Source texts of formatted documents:
Content starts

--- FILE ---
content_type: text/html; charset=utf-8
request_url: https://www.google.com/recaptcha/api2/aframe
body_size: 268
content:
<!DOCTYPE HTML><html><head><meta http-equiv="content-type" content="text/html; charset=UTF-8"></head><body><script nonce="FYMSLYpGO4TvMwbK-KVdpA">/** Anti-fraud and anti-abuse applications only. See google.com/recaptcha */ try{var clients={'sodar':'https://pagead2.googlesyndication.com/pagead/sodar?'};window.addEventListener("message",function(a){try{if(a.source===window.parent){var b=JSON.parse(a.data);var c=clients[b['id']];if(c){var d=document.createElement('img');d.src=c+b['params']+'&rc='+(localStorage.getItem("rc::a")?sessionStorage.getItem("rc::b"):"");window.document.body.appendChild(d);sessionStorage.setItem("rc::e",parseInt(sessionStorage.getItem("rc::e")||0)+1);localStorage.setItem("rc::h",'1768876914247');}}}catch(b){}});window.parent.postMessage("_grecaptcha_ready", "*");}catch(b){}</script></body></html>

Content ends
Content starts

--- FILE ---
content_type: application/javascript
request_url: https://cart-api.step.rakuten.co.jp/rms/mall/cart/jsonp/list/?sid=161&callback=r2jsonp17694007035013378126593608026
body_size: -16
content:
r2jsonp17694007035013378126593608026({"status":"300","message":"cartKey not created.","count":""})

Content ends
Content starts

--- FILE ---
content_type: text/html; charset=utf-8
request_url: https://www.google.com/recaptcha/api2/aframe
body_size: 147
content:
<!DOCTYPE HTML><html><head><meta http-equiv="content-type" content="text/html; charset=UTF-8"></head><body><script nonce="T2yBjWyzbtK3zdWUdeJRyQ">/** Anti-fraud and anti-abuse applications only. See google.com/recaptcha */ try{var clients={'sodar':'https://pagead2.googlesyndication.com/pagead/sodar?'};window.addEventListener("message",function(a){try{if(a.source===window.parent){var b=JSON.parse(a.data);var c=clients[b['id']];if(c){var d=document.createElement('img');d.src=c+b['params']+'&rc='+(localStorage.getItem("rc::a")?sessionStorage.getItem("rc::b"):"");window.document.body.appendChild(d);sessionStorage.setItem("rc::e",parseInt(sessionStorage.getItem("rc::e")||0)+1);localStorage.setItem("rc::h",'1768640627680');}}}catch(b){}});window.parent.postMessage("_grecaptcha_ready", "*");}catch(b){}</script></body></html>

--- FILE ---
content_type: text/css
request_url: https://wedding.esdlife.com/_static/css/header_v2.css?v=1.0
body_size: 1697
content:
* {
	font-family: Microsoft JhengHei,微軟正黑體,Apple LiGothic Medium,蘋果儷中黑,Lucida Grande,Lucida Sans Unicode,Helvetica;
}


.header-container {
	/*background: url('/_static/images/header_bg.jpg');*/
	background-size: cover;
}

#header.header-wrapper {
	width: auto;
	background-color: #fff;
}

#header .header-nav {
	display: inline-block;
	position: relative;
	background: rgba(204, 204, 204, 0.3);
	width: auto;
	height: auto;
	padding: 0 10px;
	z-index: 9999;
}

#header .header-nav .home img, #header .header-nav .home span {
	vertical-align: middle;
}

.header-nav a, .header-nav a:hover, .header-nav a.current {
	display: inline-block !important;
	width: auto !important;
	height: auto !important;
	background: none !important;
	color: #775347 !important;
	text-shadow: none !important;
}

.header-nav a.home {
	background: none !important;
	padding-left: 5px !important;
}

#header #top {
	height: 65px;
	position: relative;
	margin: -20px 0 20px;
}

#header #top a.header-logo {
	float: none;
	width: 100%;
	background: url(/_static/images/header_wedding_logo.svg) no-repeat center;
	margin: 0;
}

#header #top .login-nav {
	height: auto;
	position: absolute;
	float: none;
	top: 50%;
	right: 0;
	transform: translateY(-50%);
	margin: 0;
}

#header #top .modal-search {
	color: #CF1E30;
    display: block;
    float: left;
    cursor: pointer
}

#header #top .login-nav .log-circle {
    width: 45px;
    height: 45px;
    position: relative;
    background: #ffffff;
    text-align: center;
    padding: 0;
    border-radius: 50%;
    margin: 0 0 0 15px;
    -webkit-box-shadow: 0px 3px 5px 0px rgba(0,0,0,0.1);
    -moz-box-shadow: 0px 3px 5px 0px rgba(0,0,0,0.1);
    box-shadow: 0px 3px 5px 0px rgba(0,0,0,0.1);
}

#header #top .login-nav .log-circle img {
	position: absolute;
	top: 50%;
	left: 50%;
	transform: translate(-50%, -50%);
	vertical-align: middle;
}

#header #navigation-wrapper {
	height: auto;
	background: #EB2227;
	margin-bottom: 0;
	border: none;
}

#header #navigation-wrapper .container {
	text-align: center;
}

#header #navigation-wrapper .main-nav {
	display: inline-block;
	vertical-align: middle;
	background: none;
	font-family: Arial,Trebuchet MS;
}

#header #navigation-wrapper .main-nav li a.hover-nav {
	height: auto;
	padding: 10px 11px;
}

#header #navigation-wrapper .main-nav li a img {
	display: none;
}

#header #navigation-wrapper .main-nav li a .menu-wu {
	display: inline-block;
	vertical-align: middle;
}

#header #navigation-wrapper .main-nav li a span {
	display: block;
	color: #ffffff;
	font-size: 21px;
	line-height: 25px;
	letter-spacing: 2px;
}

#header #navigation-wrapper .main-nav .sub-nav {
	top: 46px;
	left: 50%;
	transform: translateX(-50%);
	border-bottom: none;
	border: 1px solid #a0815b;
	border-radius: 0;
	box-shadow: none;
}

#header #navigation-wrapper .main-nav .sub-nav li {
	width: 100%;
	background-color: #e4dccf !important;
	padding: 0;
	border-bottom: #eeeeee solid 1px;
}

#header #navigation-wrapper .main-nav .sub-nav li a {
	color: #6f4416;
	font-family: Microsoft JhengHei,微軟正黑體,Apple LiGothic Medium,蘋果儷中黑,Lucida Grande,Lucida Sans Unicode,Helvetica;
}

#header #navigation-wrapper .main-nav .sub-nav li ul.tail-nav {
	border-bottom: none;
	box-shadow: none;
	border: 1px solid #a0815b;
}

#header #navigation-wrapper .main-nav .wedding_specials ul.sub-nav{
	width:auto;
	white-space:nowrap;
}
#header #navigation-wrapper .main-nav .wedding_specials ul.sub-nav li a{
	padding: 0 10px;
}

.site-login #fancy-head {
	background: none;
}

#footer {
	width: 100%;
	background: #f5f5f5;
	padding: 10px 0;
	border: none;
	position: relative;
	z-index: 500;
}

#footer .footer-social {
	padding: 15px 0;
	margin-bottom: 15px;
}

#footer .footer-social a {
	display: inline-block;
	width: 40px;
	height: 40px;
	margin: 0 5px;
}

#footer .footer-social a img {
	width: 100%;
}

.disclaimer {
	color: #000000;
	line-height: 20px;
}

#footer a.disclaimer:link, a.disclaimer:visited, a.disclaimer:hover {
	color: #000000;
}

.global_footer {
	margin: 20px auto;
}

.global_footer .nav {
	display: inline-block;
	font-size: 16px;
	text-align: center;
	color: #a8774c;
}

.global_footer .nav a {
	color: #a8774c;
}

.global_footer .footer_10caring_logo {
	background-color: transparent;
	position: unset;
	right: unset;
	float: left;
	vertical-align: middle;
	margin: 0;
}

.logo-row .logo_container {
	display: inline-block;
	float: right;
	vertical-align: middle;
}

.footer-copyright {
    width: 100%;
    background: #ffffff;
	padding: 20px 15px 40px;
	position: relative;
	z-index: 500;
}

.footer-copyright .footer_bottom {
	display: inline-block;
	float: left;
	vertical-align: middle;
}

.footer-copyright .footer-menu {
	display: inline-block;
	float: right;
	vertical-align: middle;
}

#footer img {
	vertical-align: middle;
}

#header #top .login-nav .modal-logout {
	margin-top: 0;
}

Content ends

What is being asked: For each line above that includes "shadow", copy the line.

Exercise response:
	text-shadow: none !important;
    -webkit-box-shadow: 0px 3px 5px 0px rgba(0,0,0,0.1);
    -moz-box-shadow: 0px 3px 5px 0px rgba(0,0,0,0.1);
    box-shadow: 0px 3px 5px 0px rgba(0,0,0,0.1);
	box-shadow: none;
	box-shadow: none;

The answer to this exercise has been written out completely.